_THE DATA_.

--- START ---

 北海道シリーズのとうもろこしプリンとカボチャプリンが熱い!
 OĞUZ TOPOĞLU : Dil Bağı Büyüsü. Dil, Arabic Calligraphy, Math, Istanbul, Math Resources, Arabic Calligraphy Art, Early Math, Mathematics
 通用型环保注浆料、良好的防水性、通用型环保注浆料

--- END ---

_EXERCISE AIM_.
Restate the listing in full, word for word.

_RESPONSE TO THIS EXERCISE_.
 北海道シリーズのとうもろこしプリンとカボチャプリンが熱い!
 OĞUZ TOPOĞLU : Dil Bağı Büyüsü. Dil, Arabic Calligraphy, Math, Istanbul, Math Resources, Arabic Calligraphy Art, Early Math, Mathematics
 通用型环保注浆料、良好的防水性、通用型环保注浆料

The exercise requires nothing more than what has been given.